*THINGS TO DO*:
a. In the reader comments on a story, which writing problem does one commenter call common and sometimes distracting?
b. Please rewrite the paragraph of the reader comments on a story that begins "If I had to nitpick" more briefly, keeping its main points.
c. Extend the reader comments on a story from the point where they stop.

*TEXT SHOWN*:
A chilling yet saddening moment offset by a hopeful coda. Well played, Orbiting Kettle. Well played. :ajsmug:

If I had to nitpick, I'd say comma splicing is a common issue and can get kinda distracting. I suppose it sometimes works to give the impression of breathy nervousness, though at other times it seems to be due to simple error. I really am nitpicking, though. Emotionally and narratively, this one's solid.

Neat. I get it before I got it. Still, I like this story.

Short, well crafted and effective. I'm so very glad this didn't go how I thought it was going halfway through. My commendations to the author - that was bloody marvellous.

This was magnificent. You need more followers. Also: more stories and blog posts.

I've done my bit regarding the first. The other two, on the other hand... *significant look*

:pinkiehappy:

Seriously, though, it's a great story. It's a grim subject but you approach it without gratuitous grimdarkness which is something I absolutely respect.

You will be writing more, yes?

Please?

[[Also, I just learned of you, is there perhaps some story of yours you'd particularly recommend?]]

7883938
Who, at least a the beginning, will be met with an even worse reception.

*STORED ROWS*:
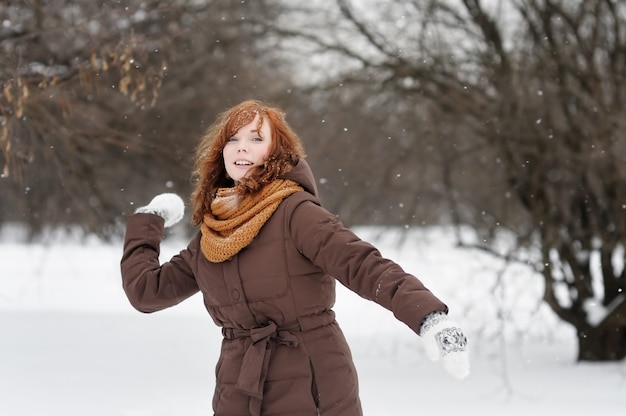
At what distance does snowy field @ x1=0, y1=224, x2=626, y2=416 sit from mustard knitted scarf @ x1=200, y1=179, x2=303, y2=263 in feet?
10.2

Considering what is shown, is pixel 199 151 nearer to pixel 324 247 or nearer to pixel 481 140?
pixel 324 247

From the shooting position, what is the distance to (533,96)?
21.3 ft

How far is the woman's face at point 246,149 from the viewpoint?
256 cm

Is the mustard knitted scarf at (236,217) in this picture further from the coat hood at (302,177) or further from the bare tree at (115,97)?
the bare tree at (115,97)

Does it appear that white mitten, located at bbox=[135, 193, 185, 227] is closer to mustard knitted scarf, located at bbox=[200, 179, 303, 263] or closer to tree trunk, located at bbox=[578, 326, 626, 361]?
mustard knitted scarf, located at bbox=[200, 179, 303, 263]

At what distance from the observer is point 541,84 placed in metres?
6.45

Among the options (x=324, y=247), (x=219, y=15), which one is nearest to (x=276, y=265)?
(x=324, y=247)

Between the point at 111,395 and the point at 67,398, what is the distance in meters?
0.30

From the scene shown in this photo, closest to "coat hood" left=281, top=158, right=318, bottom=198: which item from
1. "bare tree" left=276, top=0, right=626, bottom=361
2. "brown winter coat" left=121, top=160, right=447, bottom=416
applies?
"brown winter coat" left=121, top=160, right=447, bottom=416

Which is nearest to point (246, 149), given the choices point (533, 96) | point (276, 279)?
point (276, 279)

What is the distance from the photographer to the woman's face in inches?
101

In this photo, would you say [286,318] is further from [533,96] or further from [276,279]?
[533,96]

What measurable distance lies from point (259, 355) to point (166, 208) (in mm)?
714

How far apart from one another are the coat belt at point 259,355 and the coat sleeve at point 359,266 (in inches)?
9.3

*TASK-BY-TASK RESULTS*:
a. Comma splicing.

b. Comma splicing is a frequent and sometimes distracting problem. It occasionally suggests breathy nervousness but at other times looks like simple error. This is only a minor complaint, because the story is solid emotionally and narratively.

c.
"You are telling me you're a specialist sent here by the new ruler to comb my mind to se if there I something wrong and then fix it?"
"Not exactly, you see..."
"Everything is fine and dandy and we love Princess Cadance!"

But yeah, healing will be needed.

7883949
Comma splice is my nemesis and haunts me since forever. It was mostly intentional here, but it's possible one or two slipped through unwanted.

7884080
7884119
Thank you:twilightsmile:

7884159
[high_pitched_fanboy_squeeing]
Thank you for your kind words and the following.

Regarding the writing more stuff, I swear I'm working on it *pushes the pile of half-baked ideas, never finished stuff and a passed-out muse cradling a bottle of cheap gin under a bulging carpet*.

Working on it with discipline and all that jazz.

Regarding my other stories, I'm quite partial to Harissa, which has a setting I want to write more about when I have time. If you don't mind a bit of character destruction then The Wrong Side of History may entertain you.